1) Estimate of uncertainty of BR(t -> H+b)

We assume Ga_tot = Ga(t -> H+b) + Ga(t -> W+b) with CKM = 1.
The latter assumption relieves us from taking into account lighter quark
decay modes.
delta Ga(H+b) we have from the Delta_b variation (as discussed in the
last meeting).
delta Ga(W+b): we include the QCD corrections here, so missing are 1L EW
and 2L QCD. I think that assuming 5% for 1L EW and 2% for 2L QCD is
conservative enough.
The variation in BR(H+b) can then be obtained from

delta BR(H+b) = [Ga(H+b) +- delta Ga(H+b)]/
                [Ga(H+b) +- delta Ga(H+b) + Ga(W+b) -+ delta Ga(W+b)]

The last '-+' is chosed to 'maximize the uncertainty effects'.
Theory errors are added linearly.



2) Estimates for Ga(H+ -> tau nu) and BR(H+ -> tau nu)

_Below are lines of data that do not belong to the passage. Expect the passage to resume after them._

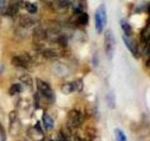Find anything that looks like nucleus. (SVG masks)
<instances>
[{
    "mask_svg": "<svg viewBox=\"0 0 150 141\" xmlns=\"http://www.w3.org/2000/svg\"><path fill=\"white\" fill-rule=\"evenodd\" d=\"M95 29L98 34H101L107 25V11L105 4H100L95 11Z\"/></svg>",
    "mask_w": 150,
    "mask_h": 141,
    "instance_id": "f257e3e1",
    "label": "nucleus"
},
{
    "mask_svg": "<svg viewBox=\"0 0 150 141\" xmlns=\"http://www.w3.org/2000/svg\"><path fill=\"white\" fill-rule=\"evenodd\" d=\"M116 40L114 32L111 29H107L104 32V48L107 57L112 60L114 55Z\"/></svg>",
    "mask_w": 150,
    "mask_h": 141,
    "instance_id": "f03ea898",
    "label": "nucleus"
},
{
    "mask_svg": "<svg viewBox=\"0 0 150 141\" xmlns=\"http://www.w3.org/2000/svg\"><path fill=\"white\" fill-rule=\"evenodd\" d=\"M37 87H38L39 93L46 99L47 101L52 103L55 101V94L51 87L47 82L37 79Z\"/></svg>",
    "mask_w": 150,
    "mask_h": 141,
    "instance_id": "7ed1b4c3",
    "label": "nucleus"
},
{
    "mask_svg": "<svg viewBox=\"0 0 150 141\" xmlns=\"http://www.w3.org/2000/svg\"><path fill=\"white\" fill-rule=\"evenodd\" d=\"M21 129V124L17 111L13 110L9 114V132L13 137L18 136Z\"/></svg>",
    "mask_w": 150,
    "mask_h": 141,
    "instance_id": "20e7f679",
    "label": "nucleus"
},
{
    "mask_svg": "<svg viewBox=\"0 0 150 141\" xmlns=\"http://www.w3.org/2000/svg\"><path fill=\"white\" fill-rule=\"evenodd\" d=\"M83 115L79 111L72 110L67 114V125L71 129H76L81 125Z\"/></svg>",
    "mask_w": 150,
    "mask_h": 141,
    "instance_id": "39448f33",
    "label": "nucleus"
},
{
    "mask_svg": "<svg viewBox=\"0 0 150 141\" xmlns=\"http://www.w3.org/2000/svg\"><path fill=\"white\" fill-rule=\"evenodd\" d=\"M83 83L81 79H78L74 82H67L61 87V91L65 95L73 93L74 92H80L83 90Z\"/></svg>",
    "mask_w": 150,
    "mask_h": 141,
    "instance_id": "423d86ee",
    "label": "nucleus"
},
{
    "mask_svg": "<svg viewBox=\"0 0 150 141\" xmlns=\"http://www.w3.org/2000/svg\"><path fill=\"white\" fill-rule=\"evenodd\" d=\"M32 60V57L28 54H23L18 56H15L12 58L11 64L14 67L27 68Z\"/></svg>",
    "mask_w": 150,
    "mask_h": 141,
    "instance_id": "0eeeda50",
    "label": "nucleus"
},
{
    "mask_svg": "<svg viewBox=\"0 0 150 141\" xmlns=\"http://www.w3.org/2000/svg\"><path fill=\"white\" fill-rule=\"evenodd\" d=\"M122 40L127 48L131 52L132 55L136 58H138L139 57V50L137 42L131 37L126 36L125 35L122 36Z\"/></svg>",
    "mask_w": 150,
    "mask_h": 141,
    "instance_id": "6e6552de",
    "label": "nucleus"
},
{
    "mask_svg": "<svg viewBox=\"0 0 150 141\" xmlns=\"http://www.w3.org/2000/svg\"><path fill=\"white\" fill-rule=\"evenodd\" d=\"M28 135L29 137L34 141H41L43 140V132L40 127V122H38L33 128L29 129Z\"/></svg>",
    "mask_w": 150,
    "mask_h": 141,
    "instance_id": "1a4fd4ad",
    "label": "nucleus"
},
{
    "mask_svg": "<svg viewBox=\"0 0 150 141\" xmlns=\"http://www.w3.org/2000/svg\"><path fill=\"white\" fill-rule=\"evenodd\" d=\"M149 26H146L144 29H142L141 32V43H142V47L144 48V51L148 53L149 51Z\"/></svg>",
    "mask_w": 150,
    "mask_h": 141,
    "instance_id": "9d476101",
    "label": "nucleus"
},
{
    "mask_svg": "<svg viewBox=\"0 0 150 141\" xmlns=\"http://www.w3.org/2000/svg\"><path fill=\"white\" fill-rule=\"evenodd\" d=\"M120 25H121V27L122 29V31L124 32L125 35L131 37V35H133V28H132L131 25H130V24L129 23L128 21H127L125 19H122L121 21H120Z\"/></svg>",
    "mask_w": 150,
    "mask_h": 141,
    "instance_id": "9b49d317",
    "label": "nucleus"
},
{
    "mask_svg": "<svg viewBox=\"0 0 150 141\" xmlns=\"http://www.w3.org/2000/svg\"><path fill=\"white\" fill-rule=\"evenodd\" d=\"M42 121H43L44 126L47 130H51L54 126V122L52 118L48 114V113H44L42 116Z\"/></svg>",
    "mask_w": 150,
    "mask_h": 141,
    "instance_id": "f8f14e48",
    "label": "nucleus"
},
{
    "mask_svg": "<svg viewBox=\"0 0 150 141\" xmlns=\"http://www.w3.org/2000/svg\"><path fill=\"white\" fill-rule=\"evenodd\" d=\"M106 103L108 107L111 110H114L116 107V95L114 91H110L106 95Z\"/></svg>",
    "mask_w": 150,
    "mask_h": 141,
    "instance_id": "ddd939ff",
    "label": "nucleus"
},
{
    "mask_svg": "<svg viewBox=\"0 0 150 141\" xmlns=\"http://www.w3.org/2000/svg\"><path fill=\"white\" fill-rule=\"evenodd\" d=\"M20 24L24 28H29L34 24V21L30 16L23 15L20 18Z\"/></svg>",
    "mask_w": 150,
    "mask_h": 141,
    "instance_id": "4468645a",
    "label": "nucleus"
},
{
    "mask_svg": "<svg viewBox=\"0 0 150 141\" xmlns=\"http://www.w3.org/2000/svg\"><path fill=\"white\" fill-rule=\"evenodd\" d=\"M77 16L76 17V23L79 25H86L89 22V16L86 13L81 12L80 13L76 14Z\"/></svg>",
    "mask_w": 150,
    "mask_h": 141,
    "instance_id": "2eb2a0df",
    "label": "nucleus"
},
{
    "mask_svg": "<svg viewBox=\"0 0 150 141\" xmlns=\"http://www.w3.org/2000/svg\"><path fill=\"white\" fill-rule=\"evenodd\" d=\"M42 54L44 57L48 59H54L59 57V53L57 51L51 48H46L42 51Z\"/></svg>",
    "mask_w": 150,
    "mask_h": 141,
    "instance_id": "dca6fc26",
    "label": "nucleus"
},
{
    "mask_svg": "<svg viewBox=\"0 0 150 141\" xmlns=\"http://www.w3.org/2000/svg\"><path fill=\"white\" fill-rule=\"evenodd\" d=\"M22 91H23V87H22L21 84H13V85L10 86V89H9V94L10 95H16V94L20 93Z\"/></svg>",
    "mask_w": 150,
    "mask_h": 141,
    "instance_id": "f3484780",
    "label": "nucleus"
},
{
    "mask_svg": "<svg viewBox=\"0 0 150 141\" xmlns=\"http://www.w3.org/2000/svg\"><path fill=\"white\" fill-rule=\"evenodd\" d=\"M19 79H20V81L22 83H23L28 87H32V85H33V81H32V77L29 74L22 75L19 78Z\"/></svg>",
    "mask_w": 150,
    "mask_h": 141,
    "instance_id": "a211bd4d",
    "label": "nucleus"
},
{
    "mask_svg": "<svg viewBox=\"0 0 150 141\" xmlns=\"http://www.w3.org/2000/svg\"><path fill=\"white\" fill-rule=\"evenodd\" d=\"M114 134H115L117 141H127V137H126L125 134L121 129H116L114 130Z\"/></svg>",
    "mask_w": 150,
    "mask_h": 141,
    "instance_id": "6ab92c4d",
    "label": "nucleus"
},
{
    "mask_svg": "<svg viewBox=\"0 0 150 141\" xmlns=\"http://www.w3.org/2000/svg\"><path fill=\"white\" fill-rule=\"evenodd\" d=\"M25 8L29 13H32V14H35L38 11V7L36 4L32 2H29V1L26 2L25 4Z\"/></svg>",
    "mask_w": 150,
    "mask_h": 141,
    "instance_id": "aec40b11",
    "label": "nucleus"
},
{
    "mask_svg": "<svg viewBox=\"0 0 150 141\" xmlns=\"http://www.w3.org/2000/svg\"><path fill=\"white\" fill-rule=\"evenodd\" d=\"M7 140V135L6 132L4 130V126L0 123V141H6Z\"/></svg>",
    "mask_w": 150,
    "mask_h": 141,
    "instance_id": "412c9836",
    "label": "nucleus"
},
{
    "mask_svg": "<svg viewBox=\"0 0 150 141\" xmlns=\"http://www.w3.org/2000/svg\"><path fill=\"white\" fill-rule=\"evenodd\" d=\"M7 8L5 0H0V13L4 12Z\"/></svg>",
    "mask_w": 150,
    "mask_h": 141,
    "instance_id": "4be33fe9",
    "label": "nucleus"
},
{
    "mask_svg": "<svg viewBox=\"0 0 150 141\" xmlns=\"http://www.w3.org/2000/svg\"><path fill=\"white\" fill-rule=\"evenodd\" d=\"M92 63L95 65V66H98V64H99V59H98V57L97 55L93 56V59H92Z\"/></svg>",
    "mask_w": 150,
    "mask_h": 141,
    "instance_id": "5701e85b",
    "label": "nucleus"
},
{
    "mask_svg": "<svg viewBox=\"0 0 150 141\" xmlns=\"http://www.w3.org/2000/svg\"><path fill=\"white\" fill-rule=\"evenodd\" d=\"M57 141H67V140H66V138L64 136L61 135V136H59V137L58 138V140Z\"/></svg>",
    "mask_w": 150,
    "mask_h": 141,
    "instance_id": "b1692460",
    "label": "nucleus"
},
{
    "mask_svg": "<svg viewBox=\"0 0 150 141\" xmlns=\"http://www.w3.org/2000/svg\"><path fill=\"white\" fill-rule=\"evenodd\" d=\"M3 70H4V67H3L2 66H0V74H1V73H2Z\"/></svg>",
    "mask_w": 150,
    "mask_h": 141,
    "instance_id": "393cba45",
    "label": "nucleus"
},
{
    "mask_svg": "<svg viewBox=\"0 0 150 141\" xmlns=\"http://www.w3.org/2000/svg\"><path fill=\"white\" fill-rule=\"evenodd\" d=\"M18 141H26V140H18Z\"/></svg>",
    "mask_w": 150,
    "mask_h": 141,
    "instance_id": "a878e982",
    "label": "nucleus"
}]
</instances>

Let's assign the following (conservative) theory uncertainties:
delta Ga(tau nu) <= 5% (missing 1L EW)
delta Ga(AW)     <= 20% (missing top/stop loops)
delta Ga(HW)     <= 20% (missing top/stop loops)
delta Ga(t*b)    <= 10% (possibly missing higher-order QCD, ...)
delta Ga(cs)     <= 30% (see the unresolved issue from Markus' analysis)

delta BR(tau nu) can be evaluated from the above formula.

In the mhmax scenario, which we are most interested in, only Ga(tau nu)
and Ga(cs) play a relevant role, all other channels are far below 1%.
This yields a conservative estimate of <= 1% uncertainty in BR(tau nu),
which, according to Markus' analysis, can be evaluated with FH or FH/HD.